Severe Hypospadias in an Infant Compromised by Twin-Twin Transfusion Syndrome

Program: Abstracts - Orals, Featured Poster Presentations, and Posters
Session: MON 631-640-Pediatric Endocrinology Case Reports: Disorders of Sexual Differentiation
Clinical
Monday, June 17, 2013: 1:45 PM-3:45 PM
Expo Halls ABC (Moscone Center)

Poster Board MON-639
Min-Jye Chen*1, Fida F Bacha2, Jennifer E Dietrich3, David Roth4, Sheila Kaye Gunn5 and Lefkothea P Karaviti1
1Baylor College of Medicine, Houston, TX, 2Children's Nutrition Research Center, Houston, TX, 3Texas Childrens Hospital, 4Baylor College of Medicine/Texas Childrens Hospital, 5Baylor Coll of Med, Houston, TX
Background: Hypospadias is one of the most frequent congenital malformations in males, affecting approximately 2-8 per 1,000 live male births. Studies indicate a multifactorial basis for the condition, including hormonal, genetic, and environmental causes. 

Clinical case: An 8-month old healthy male infant presented to clinic for evaluation of severe penoscrotal hypospadias. The hypospadias was noted at birth, as urine came out of the scrotal area. The patient was a product of in vitro fertilization (IVF), was the donor twin in prenatally diagnosed twin-twin transfusion, and had intrauterine growth restriction (IUGR) with birth weight 1.4 kg (less than 3rd percentile for gestational age).  Family history was noncontributory; the twin brother was 2 kg at birth (30th percentile for gestational age) and did not have hypospadias. Physical exam was only significant for scrotal hypospadias with chordee and bifid scrotum. Initial workup did not reveal a genetic or biochemical etiology of hypospadias: karyotype was 46 XY, Inhibin B was 156 pg/mL (age appropriate norms not available), and AMH was 263 ng/mL (normal 109-262 ng/mL). The patient was treated with IM testosterone monthly for 3 months to facilitate penile growth in anticipation of hypospadias repair. His repair was performed at 13 months of age.

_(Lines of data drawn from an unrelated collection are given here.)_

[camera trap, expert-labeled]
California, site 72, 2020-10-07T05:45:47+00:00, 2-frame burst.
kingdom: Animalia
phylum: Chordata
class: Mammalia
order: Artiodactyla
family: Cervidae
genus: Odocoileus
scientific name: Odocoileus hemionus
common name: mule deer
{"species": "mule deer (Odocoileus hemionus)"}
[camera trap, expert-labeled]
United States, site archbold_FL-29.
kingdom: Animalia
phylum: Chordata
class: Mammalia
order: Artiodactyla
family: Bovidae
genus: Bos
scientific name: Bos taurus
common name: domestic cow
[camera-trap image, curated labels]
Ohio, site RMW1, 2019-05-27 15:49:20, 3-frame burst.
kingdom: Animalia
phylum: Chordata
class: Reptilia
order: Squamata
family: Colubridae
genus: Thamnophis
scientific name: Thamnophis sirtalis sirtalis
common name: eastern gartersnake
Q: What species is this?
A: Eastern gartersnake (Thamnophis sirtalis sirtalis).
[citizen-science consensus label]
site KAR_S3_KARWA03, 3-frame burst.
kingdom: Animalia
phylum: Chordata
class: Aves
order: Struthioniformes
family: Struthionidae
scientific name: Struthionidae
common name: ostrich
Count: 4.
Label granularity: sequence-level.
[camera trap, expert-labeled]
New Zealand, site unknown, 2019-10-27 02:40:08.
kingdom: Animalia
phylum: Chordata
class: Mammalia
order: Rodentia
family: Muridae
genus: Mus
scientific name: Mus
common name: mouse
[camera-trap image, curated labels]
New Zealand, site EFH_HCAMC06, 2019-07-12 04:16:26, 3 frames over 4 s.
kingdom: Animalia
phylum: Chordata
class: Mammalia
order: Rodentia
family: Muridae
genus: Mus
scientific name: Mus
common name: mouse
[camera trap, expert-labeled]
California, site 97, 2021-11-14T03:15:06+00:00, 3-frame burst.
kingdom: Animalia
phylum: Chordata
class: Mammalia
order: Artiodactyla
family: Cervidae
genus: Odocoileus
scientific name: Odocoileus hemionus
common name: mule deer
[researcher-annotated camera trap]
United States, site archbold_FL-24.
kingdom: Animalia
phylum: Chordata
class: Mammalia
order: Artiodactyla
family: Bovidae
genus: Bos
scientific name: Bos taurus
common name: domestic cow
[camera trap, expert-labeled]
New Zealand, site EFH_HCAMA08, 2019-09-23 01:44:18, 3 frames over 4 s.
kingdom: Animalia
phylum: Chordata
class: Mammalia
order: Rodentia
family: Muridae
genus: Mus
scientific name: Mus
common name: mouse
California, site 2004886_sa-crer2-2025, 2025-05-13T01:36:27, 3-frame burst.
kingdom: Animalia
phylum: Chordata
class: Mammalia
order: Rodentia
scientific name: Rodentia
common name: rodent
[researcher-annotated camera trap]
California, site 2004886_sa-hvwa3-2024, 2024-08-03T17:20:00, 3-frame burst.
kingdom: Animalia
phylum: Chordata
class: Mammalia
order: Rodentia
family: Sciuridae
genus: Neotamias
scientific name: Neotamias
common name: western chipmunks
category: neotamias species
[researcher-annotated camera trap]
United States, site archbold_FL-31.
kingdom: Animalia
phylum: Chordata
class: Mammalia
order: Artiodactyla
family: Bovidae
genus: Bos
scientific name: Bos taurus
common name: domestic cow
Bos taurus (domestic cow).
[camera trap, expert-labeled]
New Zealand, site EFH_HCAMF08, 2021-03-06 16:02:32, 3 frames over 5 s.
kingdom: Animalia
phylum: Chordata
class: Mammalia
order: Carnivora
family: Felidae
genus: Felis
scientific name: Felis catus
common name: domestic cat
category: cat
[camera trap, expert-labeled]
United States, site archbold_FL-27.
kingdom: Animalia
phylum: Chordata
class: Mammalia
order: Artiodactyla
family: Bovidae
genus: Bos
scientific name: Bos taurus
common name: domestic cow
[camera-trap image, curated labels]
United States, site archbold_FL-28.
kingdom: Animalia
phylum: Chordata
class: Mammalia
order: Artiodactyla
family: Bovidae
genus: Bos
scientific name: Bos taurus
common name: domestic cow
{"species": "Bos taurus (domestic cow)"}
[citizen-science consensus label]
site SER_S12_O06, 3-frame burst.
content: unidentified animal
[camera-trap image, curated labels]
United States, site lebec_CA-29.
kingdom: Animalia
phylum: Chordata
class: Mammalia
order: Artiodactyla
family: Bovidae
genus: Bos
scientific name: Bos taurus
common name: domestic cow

 Discussion: Based on a review of the literature, we found no previous reports of twin-twin transfusion associated with hypospadias. In our case, the patient’s identical twin brother was the recipient twin and did not have hypospadias, making genetic and exogenous environmental causes less likely.  However, twin-twin transfusion may contribute to the development of hypospadias through IUGR. IUGR has been associated with the development of many metabolic derangements as well as hypospadias. Further research is needed to clarify the underlying mechanisms. It is unclear how in vitro fertilization can contribute to hypospadias and is worth investigating further. Understanding how IUGR or IVF affect penile growth and development may lead to a better understanding of possible early interventions.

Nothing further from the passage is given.